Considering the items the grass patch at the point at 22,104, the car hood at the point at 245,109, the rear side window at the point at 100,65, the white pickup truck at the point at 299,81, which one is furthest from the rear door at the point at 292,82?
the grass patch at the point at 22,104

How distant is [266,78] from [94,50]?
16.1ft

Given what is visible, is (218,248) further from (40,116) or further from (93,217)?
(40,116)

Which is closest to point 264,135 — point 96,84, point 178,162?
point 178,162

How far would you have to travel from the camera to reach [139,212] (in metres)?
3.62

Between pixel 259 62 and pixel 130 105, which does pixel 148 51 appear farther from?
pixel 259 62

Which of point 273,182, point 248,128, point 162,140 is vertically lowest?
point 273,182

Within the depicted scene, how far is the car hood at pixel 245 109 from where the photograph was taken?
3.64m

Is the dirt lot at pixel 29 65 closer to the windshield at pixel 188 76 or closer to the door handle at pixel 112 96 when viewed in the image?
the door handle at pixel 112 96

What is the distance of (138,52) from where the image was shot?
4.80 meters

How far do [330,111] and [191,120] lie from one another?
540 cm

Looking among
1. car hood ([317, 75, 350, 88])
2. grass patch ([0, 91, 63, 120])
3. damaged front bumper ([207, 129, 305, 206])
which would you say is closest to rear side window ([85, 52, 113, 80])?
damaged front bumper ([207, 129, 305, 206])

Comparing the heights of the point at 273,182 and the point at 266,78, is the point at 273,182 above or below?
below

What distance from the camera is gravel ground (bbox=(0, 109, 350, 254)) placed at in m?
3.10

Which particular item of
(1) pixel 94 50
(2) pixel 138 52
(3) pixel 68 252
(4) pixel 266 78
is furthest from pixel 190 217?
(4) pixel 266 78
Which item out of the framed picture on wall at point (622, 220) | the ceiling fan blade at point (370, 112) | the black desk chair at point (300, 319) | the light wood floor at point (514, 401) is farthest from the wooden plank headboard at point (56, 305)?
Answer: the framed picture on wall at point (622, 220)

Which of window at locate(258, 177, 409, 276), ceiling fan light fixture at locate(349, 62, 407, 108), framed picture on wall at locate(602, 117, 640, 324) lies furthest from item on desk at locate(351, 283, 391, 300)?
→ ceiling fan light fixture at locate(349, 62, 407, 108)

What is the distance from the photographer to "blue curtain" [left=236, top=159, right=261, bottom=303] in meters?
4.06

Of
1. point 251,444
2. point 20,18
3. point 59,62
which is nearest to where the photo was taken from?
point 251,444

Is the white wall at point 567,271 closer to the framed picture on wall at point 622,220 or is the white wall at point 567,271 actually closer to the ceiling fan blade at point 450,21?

:: What you have to do ::
Format the lines above as a JSON list of strings, with one string per line and blank lines omitted.

:: Right answer ::
[
  "Considering the items the grass patch at the point at 22,104, the car hood at the point at 245,109, the rear side window at the point at 100,65, the white pickup truck at the point at 299,81, which one is furthest from the rear door at the point at 292,82?",
  "the grass patch at the point at 22,104",
  "How distant is [266,78] from [94,50]?",
  "16.1ft",
  "Given what is visible, is (218,248) further from (40,116) or further from (93,217)?",
  "(40,116)",
  "Which is closest to point 264,135 — point 96,84, point 178,162?",
  "point 178,162",
  "How far would you have to travel from the camera to reach [139,212] (in metres)?",
  "3.62",
  "Between pixel 259 62 and pixel 130 105, which does pixel 148 51 appear farther from?",
  "pixel 259 62",
  "Which of point 273,182, point 248,128, point 162,140 is vertically lowest?",
  "point 273,182",
  "Within the depicted scene, how far is the car hood at pixel 245 109 from where the photograph was taken?",
  "3.64m",
  "Is the dirt lot at pixel 29 65 closer to the windshield at pixel 188 76 or closer to the door handle at pixel 112 96 when viewed in the image?",
  "the door handle at pixel 112 96",
  "What is the distance of (138,52) from where the image was shot?",
  "4.80 meters",
  "How far do [330,111] and [191,120] lie from one another?",
  "540 cm",
  "Looking among",
  "1. car hood ([317, 75, 350, 88])",
  "2. grass patch ([0, 91, 63, 120])",
  "3. damaged front bumper ([207, 129, 305, 206])",
  "which would you say is closest to rear side window ([85, 52, 113, 80])?",
  "damaged front bumper ([207, 129, 305, 206])",
  "Comparing the heights of the point at 273,182 and the point at 266,78, is the point at 273,182 above or below?",
  "below",
  "What distance from the camera is gravel ground (bbox=(0, 109, 350, 254)) placed at in m?",
  "3.10",
  "Which particular item of",
  "(1) pixel 94 50",
  "(2) pixel 138 52",
  "(3) pixel 68 252",
  "(4) pixel 266 78",
  "is furthest from pixel 190 217?",
  "(4) pixel 266 78",
  "Which item out of the framed picture on wall at point (622, 220) | the ceiling fan blade at point (370, 112) | the black desk chair at point (300, 319) | the light wood floor at point (514, 401) is farthest from the wooden plank headboard at point (56, 305)?",
  "Answer: the framed picture on wall at point (622, 220)",
  "Which of window at locate(258, 177, 409, 276), ceiling fan light fixture at locate(349, 62, 407, 108), framed picture on wall at locate(602, 117, 640, 324) lies furthest from item on desk at locate(351, 283, 391, 300)?",
  "→ ceiling fan light fixture at locate(349, 62, 407, 108)",
  "What is the distance from the photographer to \"blue curtain\" [left=236, top=159, right=261, bottom=303] in meters?",
  "4.06",
  "Of",
  "1. point 251,444",
  "2. point 20,18",
  "3. point 59,62",
  "which is nearest to where the photo was taken from?",
  "point 251,444",
  "Is the white wall at point 567,271 closer to the framed picture on wall at point 622,220 or is the white wall at point 567,271 actually closer to the ceiling fan blade at point 450,21?"
]